Jargon buster (Life Insurance)
What's the difference between life assurance and life insurance?
Life Insurance is used to cover you in case something happens e.g. you might die within the term of your Life insurance policy. Life assurance is used to cover an event that will definitely happen e.g. a whole of life assurance policy is designed to pay out when you die.
Commission
The amount of money that the insurer will pay to the company that introduced the policy.
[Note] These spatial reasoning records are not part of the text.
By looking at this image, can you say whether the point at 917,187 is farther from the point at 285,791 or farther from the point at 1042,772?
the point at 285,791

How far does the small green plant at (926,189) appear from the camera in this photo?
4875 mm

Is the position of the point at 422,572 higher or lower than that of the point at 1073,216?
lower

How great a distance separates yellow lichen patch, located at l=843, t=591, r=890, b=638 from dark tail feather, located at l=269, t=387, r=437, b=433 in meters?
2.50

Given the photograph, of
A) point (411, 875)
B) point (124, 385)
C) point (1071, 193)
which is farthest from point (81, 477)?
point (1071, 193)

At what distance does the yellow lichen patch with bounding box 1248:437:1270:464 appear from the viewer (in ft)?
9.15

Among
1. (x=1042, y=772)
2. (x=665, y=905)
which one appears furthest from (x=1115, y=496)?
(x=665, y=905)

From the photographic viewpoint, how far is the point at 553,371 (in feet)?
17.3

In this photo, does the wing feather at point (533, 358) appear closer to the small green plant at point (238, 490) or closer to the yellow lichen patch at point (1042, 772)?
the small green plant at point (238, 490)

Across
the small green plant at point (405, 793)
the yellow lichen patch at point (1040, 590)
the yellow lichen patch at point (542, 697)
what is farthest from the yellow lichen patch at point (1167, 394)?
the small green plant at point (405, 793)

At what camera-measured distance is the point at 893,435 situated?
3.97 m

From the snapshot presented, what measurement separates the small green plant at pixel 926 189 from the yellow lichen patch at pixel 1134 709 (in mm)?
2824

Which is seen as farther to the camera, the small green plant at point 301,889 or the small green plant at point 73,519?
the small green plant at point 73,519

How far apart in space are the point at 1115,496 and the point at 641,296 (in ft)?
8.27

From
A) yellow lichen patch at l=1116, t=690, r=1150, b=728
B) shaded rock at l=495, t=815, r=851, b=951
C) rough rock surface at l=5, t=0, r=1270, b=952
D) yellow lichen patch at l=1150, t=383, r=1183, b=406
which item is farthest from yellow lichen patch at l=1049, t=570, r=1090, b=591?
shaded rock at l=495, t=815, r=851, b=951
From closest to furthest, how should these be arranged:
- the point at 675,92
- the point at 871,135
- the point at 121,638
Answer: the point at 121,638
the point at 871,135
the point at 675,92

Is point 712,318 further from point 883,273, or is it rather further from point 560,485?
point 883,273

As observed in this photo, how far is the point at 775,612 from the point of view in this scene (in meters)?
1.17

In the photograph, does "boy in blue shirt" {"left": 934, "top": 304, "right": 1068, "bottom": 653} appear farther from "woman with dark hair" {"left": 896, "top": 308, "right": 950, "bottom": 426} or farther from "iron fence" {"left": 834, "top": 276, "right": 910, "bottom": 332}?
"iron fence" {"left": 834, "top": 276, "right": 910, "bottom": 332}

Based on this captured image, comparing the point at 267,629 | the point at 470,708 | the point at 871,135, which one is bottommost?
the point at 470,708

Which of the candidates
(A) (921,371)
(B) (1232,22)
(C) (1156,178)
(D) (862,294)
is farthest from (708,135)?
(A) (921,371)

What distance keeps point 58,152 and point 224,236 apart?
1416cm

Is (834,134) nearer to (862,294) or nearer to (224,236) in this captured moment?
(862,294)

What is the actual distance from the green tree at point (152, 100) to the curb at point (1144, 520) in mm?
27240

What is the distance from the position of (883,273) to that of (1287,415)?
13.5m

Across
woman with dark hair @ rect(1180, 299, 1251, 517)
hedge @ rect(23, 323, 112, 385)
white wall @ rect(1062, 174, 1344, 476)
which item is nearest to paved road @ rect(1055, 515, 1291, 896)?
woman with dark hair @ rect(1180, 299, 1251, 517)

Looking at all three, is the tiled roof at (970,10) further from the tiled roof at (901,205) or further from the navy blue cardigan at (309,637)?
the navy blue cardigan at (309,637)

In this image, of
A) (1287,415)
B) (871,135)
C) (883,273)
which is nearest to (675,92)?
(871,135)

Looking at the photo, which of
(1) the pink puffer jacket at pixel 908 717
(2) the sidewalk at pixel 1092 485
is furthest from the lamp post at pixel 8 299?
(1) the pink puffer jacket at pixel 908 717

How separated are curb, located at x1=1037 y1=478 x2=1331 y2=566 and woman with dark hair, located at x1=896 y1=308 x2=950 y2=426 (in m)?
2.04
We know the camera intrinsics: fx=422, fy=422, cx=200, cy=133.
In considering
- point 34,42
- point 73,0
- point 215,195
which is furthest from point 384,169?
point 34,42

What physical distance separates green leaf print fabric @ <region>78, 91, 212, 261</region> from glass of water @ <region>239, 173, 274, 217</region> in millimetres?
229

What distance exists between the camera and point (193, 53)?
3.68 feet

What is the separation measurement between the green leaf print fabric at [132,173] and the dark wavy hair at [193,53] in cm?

Convertible term assurance
Gives you the option of converting your term policy to a whole of life policy.
Critical Illness Cover
Will pay if you are diagnosed with one of the specified critical illnesses- These can vary from provider to provider.
Decreasing Term Assurance
This is recommended for Repayment Mortgages or Loans as the sum assured will decrease alongside the outstanding balance.
Declarations
Customer signs to confirm all details are correct and that everything has been declared.
Endowment
A plan which monthly premiums are paid into and the sum assured is paid out at the end of the term or on the earlier death of the life/lives assured.
Exclusions
Items that will not be covered by the policy, such as any existing medical conditions.
Family Income Benefit
This is paid on the death of the main income earner - it can be used to pay everyday bills and expenses.
Income protection
Pays a monthly income if you are unable to work due to accident or illness or unemployment for certain term - different amounts are available dependant on the provider.
Increasing term assurance
The sum assured increases every year, usually in line with the Retail Price Index or named amount - your monthly premium will also increase at the same rate.
Joint Life Second Death
The policy is in 2 names and pays out on the 2nd death. Joint policies usually pay out on the first death but this one can be set up to pay out when the second policy holder dies.
Level Term Assurance
The sum assured will remain level for the whole of the policy term - usually recommended for Interest Only Mortgages.
Mortgage Life Insurance
Insurance to cover your outstanding mortgage if you die within the term of the policy.
Mortgage Payment Protection Insurance
Covers your monthly mortgage payments, and possibly a lump sum, in the event of accident, sickness and/or unemployment.
Permanent health insurance
See income protection.
Plan charge
The cost of the administration on the policy, this will normally be included in the monthly premium at a flat rate.
Policy on risk
This is the start date of the policy, from when the client is covered.
Premium
The amount you pay every month by direct debit - some companies will also accept an annual payment, which can be a more cost effective option.
Retail Price Index
This is a measure as to how much the cost of living has increased or decreased over a set period.
Reviewable payments
Policy payments can be reviewed when client circumstances change or a set intervals.
Term
The number of years you choose for the policy to run.
Terminal Illness Cover
Automatically included with some policies - means that your life policy will pay out before you die if the life insurance company have medical evidence that you are expected not to live for 12 months. It will not apply during the last 18 months of the policy.
Underwriting
The insurance company examines the risk of the policy holder and decides whether they can be insured, and if so for how much.
Waiver/payment cover
The insurance provider will not collect the premiums whilst keeping the policy in force if the policyholder becomes unable to work because of an accident or injury.
Whole of Life Assurance
Life assurance to cover you for the whole of your life- payable when you die.